■ **SOURCE EXTRACT**
-- Opening Marker --
Tatsat Chronicle Magazine

Weak Rupee And High Oil Prices To Result In Downward Of GDP: Moody’s

November 14, 2022
Rupee

Moody’s Investors Service has lowered the 2022 real GDP growth projections for India to 7.0% from 7.7%. In its Global Macro Outlook 2023-24, Moody’s says that growth in India would ecelerate to 4.8% in 2023 and then to rise to around 6.4% in 2024. The downward revision assumes higher inflation, high interest rates and slowing global growth will dampen economic momentum by more than we had previously expected. The weakening of the rupee and high oil prices continue to exert upward pressures on inflation, which has remained above the Reserve Bank of India’s (RBI) target inflation range for much of this year. Annual headline CPI inflation increased to 7.5% in September after dipping below 7% in July.

Wholesale price inflation, however, has declined for four straight months, from a peak of 16.6% in May to 10.7% in September. From May to September, the RBI raised the repo rate a cumulative 190 bps to 5.9% in an effort to contain inflation risks. “We expect the RBI to raise the repo rate by another 50 bps or so as part of its objective to anchor inflation expectations and support the exchange rate. Eventually, the RBI will likely shift from inflation management to growth considerations, provided that the rate increases have the desired effect of taming inflationary pressures,” it said.

Underlying growth dynamics are fundamentally strong, boosted by a rebound in services activity, but a weak rupee is playing the spoilsport. Government capital expenditure and manufacturing capacity utilization have also improved. September exports are down from the peak in March, but they are still around 30% above the pre-pandemic level. Nonfood credit growth shows solid momentum.

The private sector, having deleveraged after the RBI’s Asset Quality Review in 2015, is now well-positioned to increase capex spending. Also, the Production Linked Incentive Scheme to attract investment in 14 key manufacturing sectors is showing results. While these domestic strengths will continue to support the domestic growth narrative, global financial tightening and slowing external demand will pose downward pressure on growth in 2023.

Moody’s said that the global economy is on the verge of a downturn amid extraordinarily high levels of uncertainty amid persistent inflation, monetary policy tightening, fiscal challenges, geopolitical shifts and financial market volatility. Global growth will slow in 2023 and remain sluggish in 2024.

Still, a period of relative stability could emerge by 2024 if governments and central banks manage to navigate their economies through the current challenges. “We have lowered our global economic growth expectations. We expect real GDP growth of the G-20 economies to decelerate to 1.3% in 2023, significantly lower than our previous estimate of 2.1% and down from an estimated 2.5% growth this year. Declining economic activity in advanced economies, notably in Europe and North America, will drive the sharp moderation in 2023 growth.” In 2024, global economic activity will accelerate but only to a below-trend 2.2% growth rate.
-- Closing Marker --
■ **DATASET**
-- Opening Marker --
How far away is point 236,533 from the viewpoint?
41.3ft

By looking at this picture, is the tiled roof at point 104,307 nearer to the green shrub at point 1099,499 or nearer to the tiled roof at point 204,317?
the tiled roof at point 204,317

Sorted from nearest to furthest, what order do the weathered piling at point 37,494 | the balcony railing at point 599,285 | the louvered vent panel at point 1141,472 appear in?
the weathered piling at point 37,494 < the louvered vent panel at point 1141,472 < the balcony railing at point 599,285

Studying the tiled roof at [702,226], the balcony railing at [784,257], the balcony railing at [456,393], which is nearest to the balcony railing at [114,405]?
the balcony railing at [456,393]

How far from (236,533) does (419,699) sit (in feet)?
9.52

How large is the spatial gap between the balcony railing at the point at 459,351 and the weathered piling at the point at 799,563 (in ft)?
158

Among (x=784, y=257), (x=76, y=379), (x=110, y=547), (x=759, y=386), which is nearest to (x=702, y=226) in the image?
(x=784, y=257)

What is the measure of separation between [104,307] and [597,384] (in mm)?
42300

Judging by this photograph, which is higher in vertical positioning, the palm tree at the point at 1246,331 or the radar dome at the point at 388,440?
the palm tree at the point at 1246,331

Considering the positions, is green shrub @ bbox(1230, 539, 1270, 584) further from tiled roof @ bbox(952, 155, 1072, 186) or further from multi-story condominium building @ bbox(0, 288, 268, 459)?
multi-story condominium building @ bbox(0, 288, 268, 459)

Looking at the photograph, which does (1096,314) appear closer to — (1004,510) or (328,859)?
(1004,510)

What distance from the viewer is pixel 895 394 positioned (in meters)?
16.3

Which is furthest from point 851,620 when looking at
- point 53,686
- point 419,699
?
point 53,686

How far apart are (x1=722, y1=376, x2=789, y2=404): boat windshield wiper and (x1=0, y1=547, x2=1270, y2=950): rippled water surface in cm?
-- Closing Marker --
■ **QUESTIONS ON THE MATERIAL**
#1 Answer the following from the article on Moody's growth projections, one line per item:
(a) What level did the repo rate reach after the RBI's cumulative 190 bps increase from May to September?
(b) How many key manufacturing sectors does the Production Linked Incentive Scheme target for investment?
(c) What real GDP growth rate does Moody's expect for the G-20 economies in 2023?
#2 Continue the article on Moody's growth projections for India and the global economy from its final sentence.

■ **ANSWERS TO THIS EXERCISE**
#1
(a) 5.9%
(b) 14
(c) 1.3%

#2
Quantitative tightening, rising rates and the ascendant US dollar pose financial stability risks. The decisive end to the decade-long era of low interest rates and quantitative easing has generated large financial losses in asset values around the world, raised dollar funding costs and widened credit spreads. So far, the adjustment to higher rates has come without a large systemic financial event with global implications, and our baseline forecasts assume that central banks will avoid a disorderly tightening of financial conditions.

The agency has also reduced a number of G-20 country forecasts, with risks shifting further to the downside. It has lowered growth forecasts for the US, China, several European countries, Japan, and India, among others. Growth outcomes of the G-20 emerging market economies will vary depending on economic structures. For instance, large domestically driven emerging market economies such as India and Brazil will be less vulnerable to weakening G-7 growth than will export-oriented countries.

Russia’s war on Ukraine will remain the central geopolitical risk to the larger macroeconomic picture. While we assign a very low probability to the potential for the conflict to broaden beyond Ukraine’s borders, such an event would mark a significant escalation, creating further and severe downside economic risks. Geopolitical considerations will increasingly drive economic policies globally, as great-power relationships turn ever more confrontational.

Girja Shankar Kaura

The writer is a Delhi-based freelance journalist, who has reported and written on a wide range of subjects in an extensive career.